#### What the exercise asks
Copy out each of the entries below word for word, keeping every line in its original order.

#### Given data

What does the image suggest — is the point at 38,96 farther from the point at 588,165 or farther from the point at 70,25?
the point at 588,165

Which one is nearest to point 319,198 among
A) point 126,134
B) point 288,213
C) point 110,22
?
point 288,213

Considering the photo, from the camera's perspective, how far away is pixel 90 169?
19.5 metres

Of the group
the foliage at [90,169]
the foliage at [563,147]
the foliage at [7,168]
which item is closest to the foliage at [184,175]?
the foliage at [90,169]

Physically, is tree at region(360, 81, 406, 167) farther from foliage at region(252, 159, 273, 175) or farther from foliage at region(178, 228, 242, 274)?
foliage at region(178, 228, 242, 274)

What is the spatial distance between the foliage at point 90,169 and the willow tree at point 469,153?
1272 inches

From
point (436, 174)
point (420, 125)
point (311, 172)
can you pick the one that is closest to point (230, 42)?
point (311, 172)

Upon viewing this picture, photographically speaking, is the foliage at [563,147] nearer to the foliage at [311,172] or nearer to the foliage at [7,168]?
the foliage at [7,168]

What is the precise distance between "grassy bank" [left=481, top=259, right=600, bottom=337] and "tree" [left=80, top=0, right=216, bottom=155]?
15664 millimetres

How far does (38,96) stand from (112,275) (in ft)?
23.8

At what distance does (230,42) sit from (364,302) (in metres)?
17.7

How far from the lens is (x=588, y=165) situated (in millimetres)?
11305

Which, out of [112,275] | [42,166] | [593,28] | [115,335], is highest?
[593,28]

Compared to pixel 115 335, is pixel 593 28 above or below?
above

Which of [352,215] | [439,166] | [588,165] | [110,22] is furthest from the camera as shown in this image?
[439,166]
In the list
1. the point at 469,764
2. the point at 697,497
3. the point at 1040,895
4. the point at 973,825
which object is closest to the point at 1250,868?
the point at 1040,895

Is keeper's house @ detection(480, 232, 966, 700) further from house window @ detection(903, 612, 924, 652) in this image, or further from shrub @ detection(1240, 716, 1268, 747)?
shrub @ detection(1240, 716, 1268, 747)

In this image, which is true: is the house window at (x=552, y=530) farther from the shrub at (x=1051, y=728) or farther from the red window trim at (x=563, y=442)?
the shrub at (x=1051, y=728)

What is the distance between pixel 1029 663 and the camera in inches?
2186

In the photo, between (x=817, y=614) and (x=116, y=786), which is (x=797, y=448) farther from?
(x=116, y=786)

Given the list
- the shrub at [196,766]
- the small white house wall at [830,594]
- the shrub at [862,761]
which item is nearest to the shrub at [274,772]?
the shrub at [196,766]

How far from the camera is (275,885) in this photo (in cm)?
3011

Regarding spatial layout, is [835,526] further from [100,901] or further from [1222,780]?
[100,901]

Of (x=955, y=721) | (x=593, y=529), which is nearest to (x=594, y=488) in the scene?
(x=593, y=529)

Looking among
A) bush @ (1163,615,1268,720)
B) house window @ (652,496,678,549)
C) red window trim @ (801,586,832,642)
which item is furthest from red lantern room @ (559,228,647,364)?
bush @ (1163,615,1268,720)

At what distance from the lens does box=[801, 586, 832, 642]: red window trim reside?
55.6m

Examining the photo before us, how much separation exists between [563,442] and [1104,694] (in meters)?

#### Full response
What does the image suggest — is the point at 38,96 farther from the point at 588,165 or farther from the point at 70,25?
the point at 588,165

Which one is nearest to point 319,198 among
A) point 126,134
B) point 288,213
C) point 110,22
?
point 288,213

Considering the photo, from the camera's perspective, how far away is pixel 90 169?
19.5 metres

Of the group
the foliage at [90,169]
the foliage at [563,147]
the foliage at [7,168]
which item is closest to the foliage at [184,175]?
the foliage at [90,169]

Physically, is tree at region(360, 81, 406, 167) farther from foliage at region(252, 159, 273, 175) or farther from foliage at region(178, 228, 242, 274)?
foliage at region(178, 228, 242, 274)

What is the spatial distance between the foliage at point 90,169 and the willow tree at point 469,153?
1272 inches

From
point (436, 174)
point (420, 125)
point (311, 172)
can you pick the one that is closest to point (230, 42)?
point (311, 172)

Upon viewing this picture, photographically speaking, is the foliage at [563,147] nearer to the foliage at [311,172] or nearer to the foliage at [7,168]?
the foliage at [7,168]

What is the precise distance between "grassy bank" [left=481, top=259, right=600, bottom=337] and "tree" [left=80, top=0, right=216, bottom=155]?
15664 millimetres

How far does (38,96) stand from (112,275) (in ft)?
23.8

At what distance does (230,42) sit from (364,302) (in metres)?
17.7

How far from the lens is (x=588, y=165) situated (in millimetres)?
11305

Which, out of [112,275] | [42,166] | [593,28] | [115,335], is highest?
[593,28]

Compared to pixel 115 335, is pixel 593 28 above or below?
above

Which of [352,215] | [439,166] | [588,165] | [110,22] is furthest from the camera as shown in this image?
[439,166]
In the list
1. the point at 469,764
2. the point at 697,497
3. the point at 1040,895
4. the point at 973,825
which object is closest to the point at 1250,868?
the point at 1040,895

Is keeper's house @ detection(480, 232, 966, 700) further from house window @ detection(903, 612, 924, 652) in this image, or further from shrub @ detection(1240, 716, 1268, 747)?
shrub @ detection(1240, 716, 1268, 747)

In this image, which is true: is the house window at (x=552, y=530) farther from the shrub at (x=1051, y=728) or farther from the red window trim at (x=563, y=442)?
the shrub at (x=1051, y=728)

What is the distance between pixel 1029 663 and the camera in inches?
2186

In the photo, between (x=817, y=614) and (x=116, y=786), which is (x=797, y=448) farther from?
(x=116, y=786)

Given the list
- the shrub at [196,766]
- the small white house wall at [830,594]
- the shrub at [862,761]
which item is nearest to the shrub at [274,772]?
the shrub at [196,766]

How far from the camera is (275,885) in this photo (in cm)?
3011

Regarding spatial layout, is [835,526] further from [100,901] or further from [1222,780]?
[100,901]

Of (x=955, y=721) | (x=593, y=529), which is nearest to (x=594, y=488) in the scene?
(x=593, y=529)

Looking among
A) bush @ (1163,615,1268,720)
B) house window @ (652,496,678,549)
C) red window trim @ (801,586,832,642)
which item is furthest from red lantern room @ (559,228,647,364)?
bush @ (1163,615,1268,720)

At what distance from the lens does box=[801, 586, 832, 642]: red window trim reside?
55.6m

Examining the photo before us, how much separation exists between [563,442] and [1104,694] (in meters)?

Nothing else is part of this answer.